The Sun reports, with remarkable restraint, unusually: A SUPREME Court ruling now allows convicted sex attackers to appeal to have their details removed from the register following complaints that it breached their human rights. Do you agree?
President of the Supreme Court Lord Phillips said the Sexual Offences Act, which set up the register, was incompatible with the European Convention on Human Rights because it did not allow for a review of individual cases.
BBC report
The decision of the Supreme Court may be read here
Lord Phillips:
"57. I have referred earlier to a number of situations in which the degree of risk of re-offending has to be assessed in relation to sexual offenders. I think that it is obvious that there must be some circumstances in which an appropriate tribunal could reliably conclude that the risk of an individual carrying out a further sexual offence can be discounted to the extent that continuance of notification requirements is unjustified.
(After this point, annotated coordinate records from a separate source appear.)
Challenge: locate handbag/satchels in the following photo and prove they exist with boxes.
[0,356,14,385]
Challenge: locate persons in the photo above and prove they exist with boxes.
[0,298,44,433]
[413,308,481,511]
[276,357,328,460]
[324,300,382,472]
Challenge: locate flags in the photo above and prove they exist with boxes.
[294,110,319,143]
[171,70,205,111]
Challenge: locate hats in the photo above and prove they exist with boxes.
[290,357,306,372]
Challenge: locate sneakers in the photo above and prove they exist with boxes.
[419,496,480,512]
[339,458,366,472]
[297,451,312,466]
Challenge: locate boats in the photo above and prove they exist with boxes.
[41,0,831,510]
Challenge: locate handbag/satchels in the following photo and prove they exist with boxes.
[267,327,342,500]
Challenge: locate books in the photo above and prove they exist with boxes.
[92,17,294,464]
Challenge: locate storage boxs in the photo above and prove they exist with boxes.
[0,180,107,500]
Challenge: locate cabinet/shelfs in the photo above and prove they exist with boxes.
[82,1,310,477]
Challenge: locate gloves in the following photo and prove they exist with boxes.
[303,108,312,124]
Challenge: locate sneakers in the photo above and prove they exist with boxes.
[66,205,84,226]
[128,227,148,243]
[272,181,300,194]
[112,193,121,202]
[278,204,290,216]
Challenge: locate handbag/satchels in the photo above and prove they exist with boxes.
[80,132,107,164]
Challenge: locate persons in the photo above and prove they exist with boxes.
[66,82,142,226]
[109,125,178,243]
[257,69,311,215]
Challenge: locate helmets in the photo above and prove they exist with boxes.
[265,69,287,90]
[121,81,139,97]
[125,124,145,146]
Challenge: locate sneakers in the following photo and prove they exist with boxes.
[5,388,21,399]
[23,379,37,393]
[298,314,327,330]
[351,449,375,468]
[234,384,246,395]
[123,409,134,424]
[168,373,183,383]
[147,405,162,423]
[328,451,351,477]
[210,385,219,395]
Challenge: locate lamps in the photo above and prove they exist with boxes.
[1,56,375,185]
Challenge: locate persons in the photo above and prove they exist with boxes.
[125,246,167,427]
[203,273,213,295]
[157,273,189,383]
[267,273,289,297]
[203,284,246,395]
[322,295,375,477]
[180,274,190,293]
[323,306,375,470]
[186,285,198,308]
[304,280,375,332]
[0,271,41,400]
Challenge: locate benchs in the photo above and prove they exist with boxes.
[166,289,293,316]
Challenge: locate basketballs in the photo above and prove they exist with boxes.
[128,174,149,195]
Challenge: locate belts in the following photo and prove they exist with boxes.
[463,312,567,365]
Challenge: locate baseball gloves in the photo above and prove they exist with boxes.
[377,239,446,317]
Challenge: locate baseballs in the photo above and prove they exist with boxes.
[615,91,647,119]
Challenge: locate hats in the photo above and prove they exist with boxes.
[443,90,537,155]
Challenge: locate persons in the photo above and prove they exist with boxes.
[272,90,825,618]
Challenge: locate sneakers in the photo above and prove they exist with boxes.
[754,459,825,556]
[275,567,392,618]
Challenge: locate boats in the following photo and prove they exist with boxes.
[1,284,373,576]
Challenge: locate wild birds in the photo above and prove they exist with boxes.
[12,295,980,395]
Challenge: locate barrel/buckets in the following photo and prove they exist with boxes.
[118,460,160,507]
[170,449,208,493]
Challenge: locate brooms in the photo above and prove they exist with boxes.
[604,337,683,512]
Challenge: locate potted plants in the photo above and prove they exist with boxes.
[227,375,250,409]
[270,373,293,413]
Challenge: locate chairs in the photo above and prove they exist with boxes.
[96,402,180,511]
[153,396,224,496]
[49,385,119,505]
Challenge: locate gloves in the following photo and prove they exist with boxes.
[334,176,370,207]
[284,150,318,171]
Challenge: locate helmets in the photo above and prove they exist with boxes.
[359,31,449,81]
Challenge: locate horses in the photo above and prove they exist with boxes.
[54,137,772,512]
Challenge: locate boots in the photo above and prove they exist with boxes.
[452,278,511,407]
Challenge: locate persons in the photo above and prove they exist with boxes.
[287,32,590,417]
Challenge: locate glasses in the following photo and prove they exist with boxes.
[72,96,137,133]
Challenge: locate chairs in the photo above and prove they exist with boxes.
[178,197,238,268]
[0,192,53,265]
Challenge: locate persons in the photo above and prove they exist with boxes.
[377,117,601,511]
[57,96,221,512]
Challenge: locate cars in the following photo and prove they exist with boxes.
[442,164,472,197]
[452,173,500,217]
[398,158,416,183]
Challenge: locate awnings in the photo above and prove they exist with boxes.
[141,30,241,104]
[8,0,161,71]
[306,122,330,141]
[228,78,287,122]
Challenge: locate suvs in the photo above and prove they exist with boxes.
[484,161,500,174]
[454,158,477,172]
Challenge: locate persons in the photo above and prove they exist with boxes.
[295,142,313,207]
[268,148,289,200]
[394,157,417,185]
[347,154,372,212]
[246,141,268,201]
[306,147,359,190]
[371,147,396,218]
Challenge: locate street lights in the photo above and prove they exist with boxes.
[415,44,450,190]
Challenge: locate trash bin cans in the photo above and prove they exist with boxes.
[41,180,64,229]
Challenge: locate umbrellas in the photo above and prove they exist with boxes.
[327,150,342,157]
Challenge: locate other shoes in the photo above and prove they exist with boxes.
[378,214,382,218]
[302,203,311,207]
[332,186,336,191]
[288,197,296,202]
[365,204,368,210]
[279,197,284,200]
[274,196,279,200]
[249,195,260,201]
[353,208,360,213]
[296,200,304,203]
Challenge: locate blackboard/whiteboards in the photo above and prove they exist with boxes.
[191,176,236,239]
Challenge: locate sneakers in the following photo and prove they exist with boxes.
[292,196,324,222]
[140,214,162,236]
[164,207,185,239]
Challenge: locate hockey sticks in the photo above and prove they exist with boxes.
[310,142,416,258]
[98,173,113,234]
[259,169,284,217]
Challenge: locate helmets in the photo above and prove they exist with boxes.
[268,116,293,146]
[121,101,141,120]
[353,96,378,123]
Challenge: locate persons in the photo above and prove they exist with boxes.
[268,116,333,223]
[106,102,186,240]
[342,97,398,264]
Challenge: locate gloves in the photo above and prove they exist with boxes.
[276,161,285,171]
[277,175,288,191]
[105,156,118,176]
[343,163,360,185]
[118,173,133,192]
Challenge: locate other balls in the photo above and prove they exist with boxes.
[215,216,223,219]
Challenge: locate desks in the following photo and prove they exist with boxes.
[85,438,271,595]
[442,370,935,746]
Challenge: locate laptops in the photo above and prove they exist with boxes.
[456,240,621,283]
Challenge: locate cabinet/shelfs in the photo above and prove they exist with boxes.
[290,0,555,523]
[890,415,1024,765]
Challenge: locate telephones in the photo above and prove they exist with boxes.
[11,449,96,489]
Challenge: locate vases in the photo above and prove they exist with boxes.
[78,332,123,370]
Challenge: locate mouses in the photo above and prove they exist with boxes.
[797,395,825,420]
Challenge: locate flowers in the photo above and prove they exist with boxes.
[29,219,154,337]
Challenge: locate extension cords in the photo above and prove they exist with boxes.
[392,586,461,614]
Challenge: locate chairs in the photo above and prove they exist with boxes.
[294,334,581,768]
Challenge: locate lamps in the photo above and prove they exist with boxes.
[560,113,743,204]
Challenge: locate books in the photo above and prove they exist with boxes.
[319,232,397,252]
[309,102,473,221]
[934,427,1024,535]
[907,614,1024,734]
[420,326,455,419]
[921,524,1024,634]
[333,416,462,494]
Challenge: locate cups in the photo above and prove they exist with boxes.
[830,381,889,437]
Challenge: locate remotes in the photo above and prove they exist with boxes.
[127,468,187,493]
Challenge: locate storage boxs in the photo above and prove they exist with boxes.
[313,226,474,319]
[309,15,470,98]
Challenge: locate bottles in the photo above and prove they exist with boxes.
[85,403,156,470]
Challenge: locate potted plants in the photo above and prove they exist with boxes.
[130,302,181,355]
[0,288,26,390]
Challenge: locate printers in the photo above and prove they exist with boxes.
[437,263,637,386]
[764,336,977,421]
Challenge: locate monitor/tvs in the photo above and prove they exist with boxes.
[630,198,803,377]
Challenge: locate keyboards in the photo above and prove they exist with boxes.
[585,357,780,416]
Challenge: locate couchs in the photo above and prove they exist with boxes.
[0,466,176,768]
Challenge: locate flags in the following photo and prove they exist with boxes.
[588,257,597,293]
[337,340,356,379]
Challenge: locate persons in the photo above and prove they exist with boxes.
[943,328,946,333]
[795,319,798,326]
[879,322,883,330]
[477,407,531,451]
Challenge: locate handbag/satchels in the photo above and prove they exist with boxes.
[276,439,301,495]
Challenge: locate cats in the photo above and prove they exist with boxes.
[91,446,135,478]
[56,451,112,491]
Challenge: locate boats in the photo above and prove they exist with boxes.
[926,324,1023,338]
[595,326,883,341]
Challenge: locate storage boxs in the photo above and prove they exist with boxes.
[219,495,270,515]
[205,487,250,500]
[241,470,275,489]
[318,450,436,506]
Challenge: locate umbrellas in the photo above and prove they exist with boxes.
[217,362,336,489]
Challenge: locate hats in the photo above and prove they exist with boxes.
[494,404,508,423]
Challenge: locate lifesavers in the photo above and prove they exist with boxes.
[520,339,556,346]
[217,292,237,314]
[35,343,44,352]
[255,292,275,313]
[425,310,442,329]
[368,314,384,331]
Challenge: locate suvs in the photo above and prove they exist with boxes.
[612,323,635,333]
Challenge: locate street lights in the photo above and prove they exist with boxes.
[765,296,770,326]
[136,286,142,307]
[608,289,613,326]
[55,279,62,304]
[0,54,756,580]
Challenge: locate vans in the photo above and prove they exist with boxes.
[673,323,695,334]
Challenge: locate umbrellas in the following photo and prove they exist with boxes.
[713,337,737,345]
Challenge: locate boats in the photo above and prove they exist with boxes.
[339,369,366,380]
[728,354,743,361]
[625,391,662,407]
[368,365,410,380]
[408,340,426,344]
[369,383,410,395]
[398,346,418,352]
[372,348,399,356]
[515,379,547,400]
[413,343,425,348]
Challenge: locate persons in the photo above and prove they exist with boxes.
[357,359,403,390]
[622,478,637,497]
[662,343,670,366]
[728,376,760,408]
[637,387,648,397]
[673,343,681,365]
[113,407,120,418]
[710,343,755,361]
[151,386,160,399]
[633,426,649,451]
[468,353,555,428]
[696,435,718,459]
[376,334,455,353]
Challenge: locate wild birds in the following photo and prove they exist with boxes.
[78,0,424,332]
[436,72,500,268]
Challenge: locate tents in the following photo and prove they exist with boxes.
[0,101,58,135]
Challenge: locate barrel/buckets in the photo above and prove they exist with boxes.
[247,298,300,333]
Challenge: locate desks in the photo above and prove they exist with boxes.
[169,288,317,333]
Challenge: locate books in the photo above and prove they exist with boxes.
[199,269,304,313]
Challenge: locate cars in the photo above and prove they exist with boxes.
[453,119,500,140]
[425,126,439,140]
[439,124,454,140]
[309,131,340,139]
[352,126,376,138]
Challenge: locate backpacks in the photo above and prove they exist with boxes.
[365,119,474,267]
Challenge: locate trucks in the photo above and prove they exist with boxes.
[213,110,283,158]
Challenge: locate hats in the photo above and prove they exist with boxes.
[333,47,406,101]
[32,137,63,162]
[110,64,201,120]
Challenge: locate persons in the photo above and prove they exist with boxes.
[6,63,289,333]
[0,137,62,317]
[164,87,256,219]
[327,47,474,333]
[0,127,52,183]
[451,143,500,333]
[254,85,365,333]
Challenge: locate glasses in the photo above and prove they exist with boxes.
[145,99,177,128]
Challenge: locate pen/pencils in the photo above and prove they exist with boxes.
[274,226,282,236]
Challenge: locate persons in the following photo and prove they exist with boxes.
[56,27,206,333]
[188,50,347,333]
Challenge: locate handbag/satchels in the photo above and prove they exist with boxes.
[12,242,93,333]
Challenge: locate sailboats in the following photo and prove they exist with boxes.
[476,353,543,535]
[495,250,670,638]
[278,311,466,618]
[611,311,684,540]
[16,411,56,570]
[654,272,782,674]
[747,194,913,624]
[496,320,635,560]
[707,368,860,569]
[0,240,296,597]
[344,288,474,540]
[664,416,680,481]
As the courts below have observed, it is open to the legislature to impose an appropriately high threshold for review. Registration systems for sexual offenders are not uncommon in other jurisdictions. Those acting for the first respondent have drawn attention to registration requirements for sexual offenders in France, Ireland, the seven Australian States, Canada, South Africa and the United States. Almost all of these have provisions for review. This does not suggest that the review exercise is not practicable.
58. For these reasons I have concluded that the Divisional Court and the Court of Appeal were correct to find that the notification requirements constitute a disproportionate interference with article 8 rights because they make no provision for individual review of the requirements. I would dismiss this appeal and repeat the declaration of incompatibility made by the Divisional Court."
Scots Law Society boss rejects members’ decision over ‘Tesco law’
The Times reports: “Bitter divisions within the legal profession were laid bare last night when the President of the Law Society of Scotland (LSS) said he was “unable to accept” the emphatic vote of his members to oppose reforms of the legal system.”
The Law Society Gazette reports: CPS slows recruitment of in-house Crown advocates.
Interestingly, when I talked to Director of Public prosecutions Keir Starmer QC late last year in a podcast for my series with The College of Law Inside Track, Keir Starmer was bullish about his plans to recruit in-house expertise and be less reliant on the self employed Bar. The criminal bar is going through a period of great change, made more difficult by reductions in legal aid budgets, so this will be welcome news. Serendipitously, I am due to record a podcast for the College of Law Inside Track with Nicholas Green QC, Chairman of The Bar. I shall ask him if he welcomes this news. I rather suspect he will.